Operators

Airflow Operators in Orion

Every operator fetches data from a PostgreSQL database, AWS S3 or an API, applies a set of transformations and stores them in a PostgreSQL database or AWS S3. We list Orion's operators below:

AffiliationTypeOperator

Splits the affiliations to industry (= 0) and non-industry (= 1) using a seed list of tokens. The seed list can be found in the model_config.yaml.

Source: PostgreSQL
Target: PostgreSQL

RCAOperator

Measures the country-level and affiliation-level thematic topic specialisation on an annual basis using the Revealed Comparative Advantage (RCA). It creates this indicator by summing the number of citations of a country (or affiliation) on a particular topic. An entity with an RCA > 1 is more specialised on a topic than the rest of the entities. Before measuring RCA, it filters publications by year and the countries by their number of papers. You can change the thresholds in the model_config.yaml.

Note that instead of summing citations to measure the RCA, you can use the number of papers.

Source: PostgreSQL
Target: PostgreSQL

ResearchDiversityOperator

Measures the country-level research diversity for each topic on an annual basis. For each topic, it recursively collects its children topics and creates a country-level count vector. It measures diversity with the Shannon-Wiener and Simpson indexes. You can filter countries by the number of Fields of Study they have used and the papers by their publication year. You can modify the thresholds in the model_config.yaml.

Source: PostgreSQL
Target: PostgreSQL

GenderDiversityOperator

Measures the country-level gender diversity for each topic on an annual basis. For each topic and year, it first finds the share of women in each publication and then averages it to create the indicator. You can filter countries by their number of publications and author names by the accuracy of the name-gender-inference service. You can modify the thresholds in the model_config.yaml.

Source: PostgreSQL
Target: PostgreSQL

WBIndicatorOperator

Collects country-level World Bank indicators using pandas-datareader, a Python package that gives access to economic databases. You can choose indicators and filter them by timeframe and country in the model_config.yaml.

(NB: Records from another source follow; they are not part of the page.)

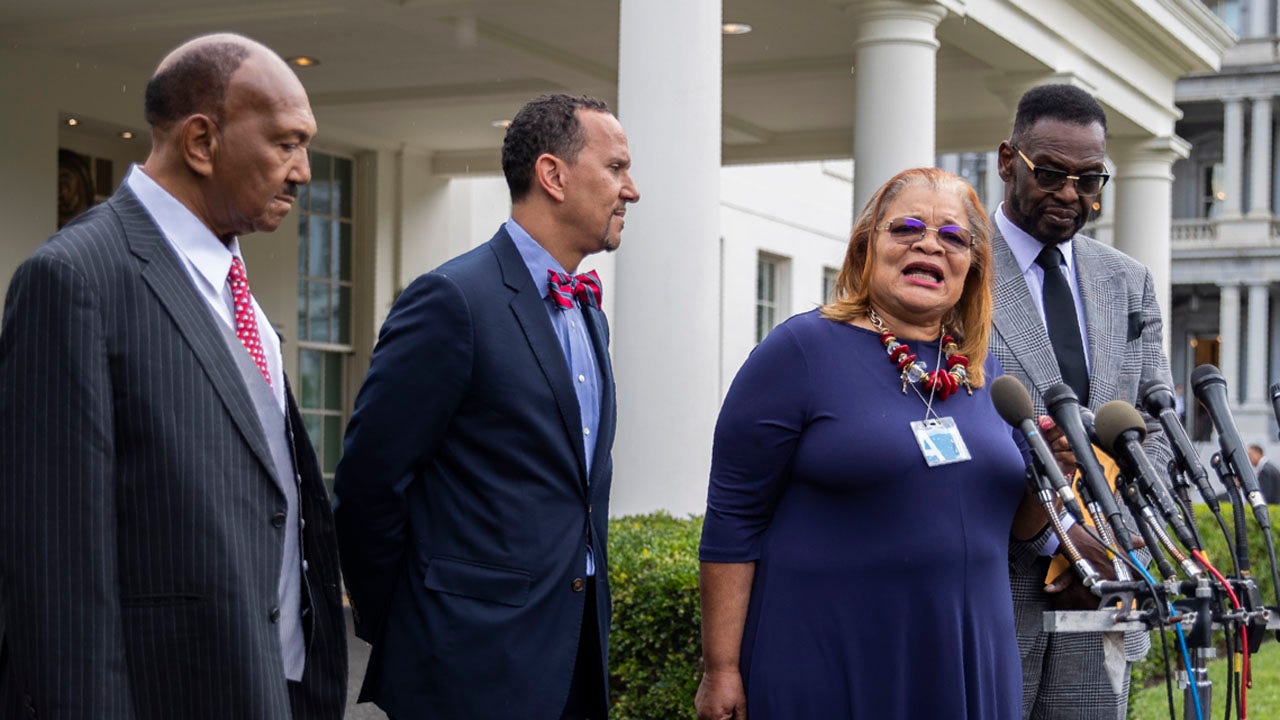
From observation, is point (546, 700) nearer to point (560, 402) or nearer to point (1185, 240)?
point (560, 402)

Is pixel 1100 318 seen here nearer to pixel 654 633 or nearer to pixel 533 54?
pixel 654 633

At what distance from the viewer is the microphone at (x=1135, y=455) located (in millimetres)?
2900

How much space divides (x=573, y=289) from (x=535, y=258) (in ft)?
0.40

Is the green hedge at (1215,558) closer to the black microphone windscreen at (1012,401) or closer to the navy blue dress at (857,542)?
the navy blue dress at (857,542)

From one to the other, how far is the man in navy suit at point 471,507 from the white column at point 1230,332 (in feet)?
160

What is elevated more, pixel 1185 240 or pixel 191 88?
pixel 1185 240

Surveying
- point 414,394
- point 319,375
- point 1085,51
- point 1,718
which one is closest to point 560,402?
point 414,394

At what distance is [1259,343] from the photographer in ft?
161

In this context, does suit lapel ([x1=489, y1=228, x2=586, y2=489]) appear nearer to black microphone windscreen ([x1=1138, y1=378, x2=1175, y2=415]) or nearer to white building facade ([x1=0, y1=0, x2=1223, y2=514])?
black microphone windscreen ([x1=1138, y1=378, x2=1175, y2=415])

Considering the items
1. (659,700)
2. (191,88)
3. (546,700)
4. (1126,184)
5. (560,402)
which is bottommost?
(659,700)

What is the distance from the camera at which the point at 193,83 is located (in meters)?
2.80

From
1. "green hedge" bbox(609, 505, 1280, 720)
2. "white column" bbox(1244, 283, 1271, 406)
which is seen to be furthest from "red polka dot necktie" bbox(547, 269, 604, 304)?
"white column" bbox(1244, 283, 1271, 406)

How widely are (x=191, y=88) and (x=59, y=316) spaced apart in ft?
1.73

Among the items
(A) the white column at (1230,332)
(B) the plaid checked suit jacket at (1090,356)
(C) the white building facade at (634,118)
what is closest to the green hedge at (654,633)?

If you plan to collect indicators that are not listed here, you have to create an ORM for them.

Source: World Bank API
Target: PostgreSQL

HomogeniseCountryNamesOperator

Homogenises country names from Google Places API and the World Bank. It uses a country mapping dictionary from model_config.yaml.

Source: PostgreSQL
Target: PostgreSQL

CountryDetailsOperator

Fetches additional country details such as continent, country code and population from the restcountries API.

Source: PostgreSQL, restcountries API
Target: PostgreSQL

CreateVizTables

Creates the following tables that are used in the front-end:

  • CountryTopicOutput: Shows a country's total citations and paper volume by year and topic.
  • AllMetrics: Combines all the metrics (gender diversity, research diversity, RCA) we've derived by year and topic.
  • PaperCountry: Shows the paper IDs of a country. Used in the particle visualisation.
  • PaperTopics: Shows the paper IDs of a topic. Used in the particle visualisation.
  • PaperYear: Shows the paper IDs of a year. Used in the particle visualisation.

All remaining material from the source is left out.